Haham Behar’s role as a leader who participated in all the lifecycle events among Seattle’s Sephardic Jews transformed his personal bookshelves into a communal library. It is not surprising that the extremely rare 1871 edition of Seder Arba Ta’aniot had belonged to someone else before it entered the Behar library. A handwritten Ladino inscription in Soletreo on the inside front cover of this book reads: Este livro apartiene al s[enyor] Behor David Solam (“This book belongs to Mr. Behor David Solam.”)

Behor David Solams Soletreo Inscription

The Soletreo inscription from Behor David Solam’s copy of “Arba Taaniot,” 1871.

According to his draft registration card and US census data, the late Mr. Solam was a native of Leros, a Dodecanese island near Rhodes. In 1911, he immigrated to Seattle, where he raised a family and worked as a driver for Lippman’s Bakery on 23rd Avenue between Yesler and Fir, and, later, as a salesman. Active in the Sephardic community, Solam served as a gabbai (beadle) at Ezra Bessaroth and played an integral role in assisting Haham Behar with the purchase of the Sephardic Brotherhood Cemetery in Seattle in 1933. As Haham Behar’s son, Elazar, succeeded Solam as a gabbai of Ezra Bessaroth, it seems fitting that he should inherit this edition of Seder Arba Ta’aniot.
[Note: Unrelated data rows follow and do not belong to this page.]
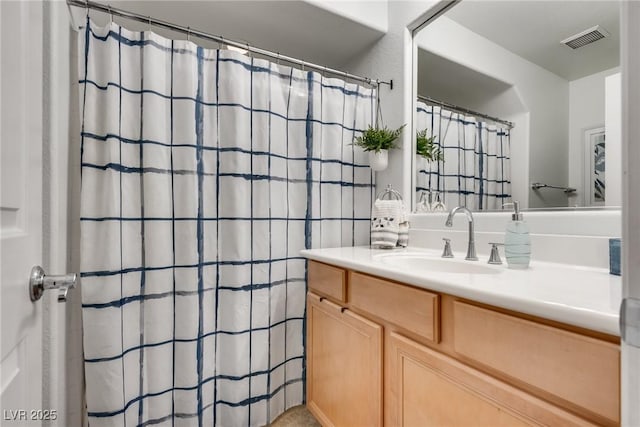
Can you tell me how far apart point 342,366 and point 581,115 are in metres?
1.27

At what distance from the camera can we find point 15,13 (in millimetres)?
466

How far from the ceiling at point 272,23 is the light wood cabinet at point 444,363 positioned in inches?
49.5

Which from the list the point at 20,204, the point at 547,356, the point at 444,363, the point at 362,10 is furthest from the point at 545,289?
the point at 362,10

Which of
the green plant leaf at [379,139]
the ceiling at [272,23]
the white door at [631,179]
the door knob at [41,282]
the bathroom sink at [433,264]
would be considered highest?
the ceiling at [272,23]

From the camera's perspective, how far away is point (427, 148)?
1.63 metres

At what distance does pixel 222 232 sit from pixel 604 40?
159 cm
Just like the people themselves, the books and traditions of Seattle’s Sephardic Jews traveled from the old world to the new, and from one generation to the next. Many of Haham Behar’s children, grandchildren, and great grandchildren continue their family’s key roles as gabbais (beadles), hazzanim (cantors) and leaders of Ezra Bessaroth.

Adding a new chapter to the story, the cantor emeritus of Congregation Ezra Bessaroth, Isaac Azose, recently codified the Seattle Sephardic liturgy for the fast days, including Tisha Be-Av, in his Tefilah Le-Moshe: Seder Hamesh Ta’aniot (Order of the Five Fast Days). Mr. Azose explains that he based his prayer book on none other than Seder Arba Ta’aniot published in Vienna (an 1877 edition). In so doing, Mr. Azose preserves the linkages from Vienna and the Ottoman Empire to the Puget Sound for the twenty-first century. Mr. Azose’s 2012 edition contains a new innovation: the Ladino liturgy not in traditional rashi script, but rather in Latin-lettered transliteration in order to make it more accessible to readers today.

The Sephardic Studies Program at the Stroum Center for Jewish Studies is excited to share many more texts from the libraries of Elazar Behar and other members of the Seattle Sephardic community that shed new light not only on the literary and religious traditions of the Sephardic Jews, but also provide us with an entry point into the worlds and the stories of those who owned the books and transported them from the old world to the new. It is our pleasure to make these texts available online, in digital format for the first time, so that all those interested, wherever they reside in the world, may be able to access them for generations to come.

We hope you’ve enjoyed reading this, and that no esta arrastando komo la aftara de Tisha Be-Av (it hasn’t dragged on longer than the haftarah of Tisha Be-Av)!